09/19/2025 | Press release | Distributed by Public on 09/19/2025 07:36

Different channel, same news

Different channel, same news

Article by Artika Casini Photo illustration by Jeffrey C. Chase September 19, 2025

UD study finds widespread duplication of local television news

Local television news is a lifeline for millions of Americans, delivering information that can directly impact daily life, from weather alerts to election coverage to emergency updates.

But a new University of Delaware study reveals a surprising trend: In many markets, "local" TV news might be exactly the same as what's airing on another channel in town.

Researchers Danilo Yanich and Benjamin E. Bagozzi analyzed three months of local TV news broadcasts from 861 stations nationwide - more than 400,000 programs in all. Using a high bar for what counts as duplication (at least half of the content being word-for-word identical, excluding sports, weather and ads), they found widespread story sharing.

Funded by the John S. and James L. Knight Foundation and the SNF Ithaca Initiative team, the team discovered that 39% of U.S. TV markets had duplicating station pairs, reaching over a third of American TV households. Smaller markets were more likely to have these overlaps. In some cases, two stations in the same city aired nearly identical newscasts night after night.

The duplication usually happened within the same geographic market (86% of cases) rather than between different regions. On average, these station pairs had identical content 65% of the time.

"In any other context, this would be plagiarism," said Yanich, noting that he and Bagozzi intentionally examined stations over 91 days to cover a body of content large enough to provide meaningful results.

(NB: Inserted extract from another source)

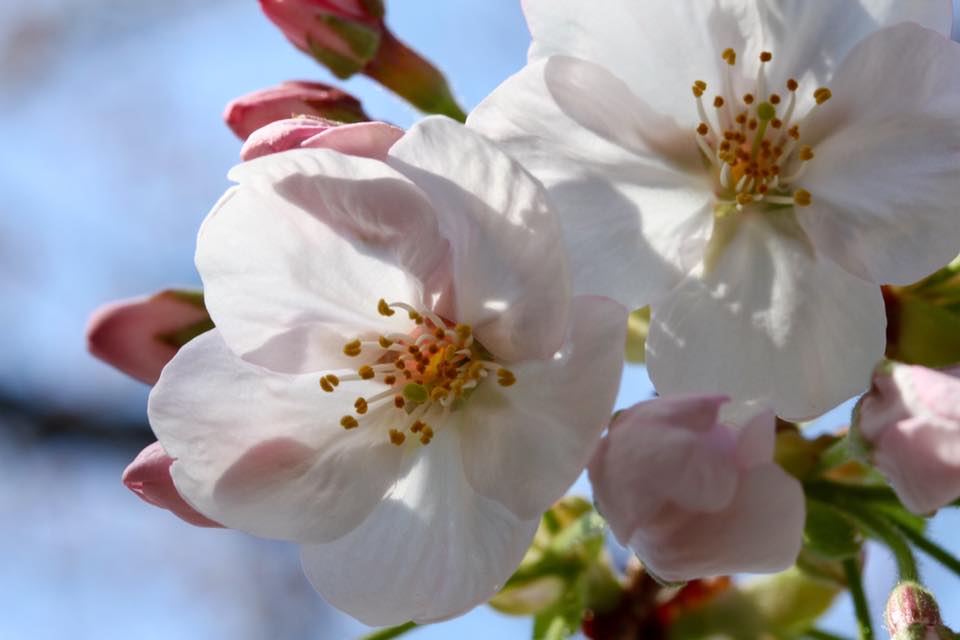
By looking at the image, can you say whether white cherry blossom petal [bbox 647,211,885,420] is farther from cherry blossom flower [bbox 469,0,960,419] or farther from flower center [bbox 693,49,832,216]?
flower center [bbox 693,49,832,216]

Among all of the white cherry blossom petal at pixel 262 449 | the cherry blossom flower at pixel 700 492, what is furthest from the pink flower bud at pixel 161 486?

The result? A pattern of duplication stemming from business arrangements between stations. The most common are service agreements, where one television station produces news for another, often sharing studios and staff. Service-agreement-linked stations had duplication rates twice as high as stations that were simply co-owned. Other arrangements include duopolies (when one company owns two stations in the same market) and common ownership of stations in different markets.

For Yanich, the finding isn't especially surprising.

"These are profit-seeking entities," he said of the media conglomerates. "You enhance profits through economies of scale, and when you only bear the cost of production once, you can present the same story over and over again."

Four major station groups - Nexstar, Gray, News-Press and Gazette, and Sinclair - controlled more than half of all duplicating station pairs. Nexstar alone was responsible for 22% of them.

Yet local TV remains America's most trusted news source. Over three-quarters of Americans say they trust it more than newspapers, radio or online news. And while national cable networks attract significant attention, their audiences are often smaller than the combined reach of local broadcasts.

The study's authors stress that while consolidation may make financial sense for station owners, it raises important questions about the future of local journalism. If more and more markets see their "local" stations airing the same news, communities may lose the independent voices that help keep citizens informed and hold local leaders accountable.

As a result, the general public must confront an information ecosystem increasingly misaligned with their needs.

"There is no magic action to override this media landscape," said Yanich. "Citizenship is hard, and it's getting harder. But like I tell my students, 'When someone says, This happened, your first question should be, How do you know? How do you know it happened? If the answers meet your standard of logic and understanding, then take it. But understanding takes work."